Zakat yang sebenarnya adalah kesediaan setiap saat dari seorang muslim untuk membantu dan meringankan beban hidup masyarakat. Jadi Zakat bukan kewajiban pelaksanaan pemberian yang ditentukan 2,5%, namun semangat zakat berlaku setiap saat untuk membantu bidang konsumsi masyarakat.

Puasa bukan semata-mata kemampuan yang dilaksanakan menahan lapar di bulan Ramadhan, namun puasa adalah kemampuan untuk melaparkan diri.

Dari praktik zakat dan puasa itu, tujuan akhirnya adalah jelas, menciptakan masyarakat yang mampu mengendalikan hawa nafsunya, serta semangat untuk selalu meringankan beban kemanudiaan. Dari semangat itulah akan lahir esensi ritualitas Haji, yakni keikhlasan total. dan Haji itu sendiri adalah Ritual ROH, olah spiritual. Kewajiban haji bukan hanya bersandar pada kemampuan finansial atau logistik, justru kemampuan olah spiritual inilah yang menentukan.

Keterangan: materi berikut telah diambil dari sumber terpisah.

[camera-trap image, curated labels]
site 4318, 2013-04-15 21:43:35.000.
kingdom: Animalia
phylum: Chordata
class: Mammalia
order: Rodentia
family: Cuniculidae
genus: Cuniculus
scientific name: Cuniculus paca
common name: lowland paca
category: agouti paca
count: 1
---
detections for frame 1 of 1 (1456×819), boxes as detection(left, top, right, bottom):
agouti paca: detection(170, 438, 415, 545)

Jika dengan kemampuan manunggalnya Allah dan hamba, seseorang sudah mampu mengembarakan sukmana atau istilah jawa , "angraga-sukma" (meraga sukma), maka kewajiban haji bukanlah hal yang berat, sebab tanpa memiliki uangpun, seseorang akan sanggup pergi melaksanakan syariat haji dan umrah kapanpun ia menghendaki, Justru semangat sabar, tawakal, ihsan dan ikhlas sebagai inti haji yang merupakan pelajaran paling berat bagi manusia.

4 Tingkatan tauhid

1. Tingkatan tauhid bagi orang yang berdzikir dengan kalimah " la ilaha illallah", adalah tingkatan dasar yang dilakukan oleh awam.

2. Tingkatan tauhid bagi orang yang berdzikir dengan kalimah "la ilaha illa Huwa", kalimat ini setingkat lebih tinggi dari yang pertama. Jika dinisbahkan dengan manusia yang sedang mencintai seseorang, akan lebih terasa kedekatannya, saat menyebutnya dengan ungkapan kata "Dia", tapi tingkatan inipun masih jauh, karena "Dia" seakan-akan berada diluar.

3. Tingkata tauhid bagi orang yang berzikir dengan kalimah "la ilaha illa Anta", Dengan ucapan ini seolah-olah kita berdialog langsung dengan Allah. Hal ini memang memiliki derajat yang lebih tinggi, namun tetap terdapat jarak, sebab masih ada sekat antara mutakallim degan mukhathab.

4. Tingkatan tauhid bagi orang yang berdzikir dengan kalimah "la ilaha illa Ana", ini bukan berarti langsung pengakuan diri sebagai tuhan. Sebab kalimat ini terungkap ketika diri dan jiwanya diliputi Nur-Nya, dalam pancaran al-haqq, mengungkapkan bahwa tidak ada yang paling berhak mengaku AKU kecuali AKU yang hakiki. Sehingga "Ana" dalam ungkapan itu maksudnya adalah "Saya Yang Sebenarnya". ini disinggung dengan ungkapan al-qur'an "inna lillah-i wa inna ilaihi raji'un".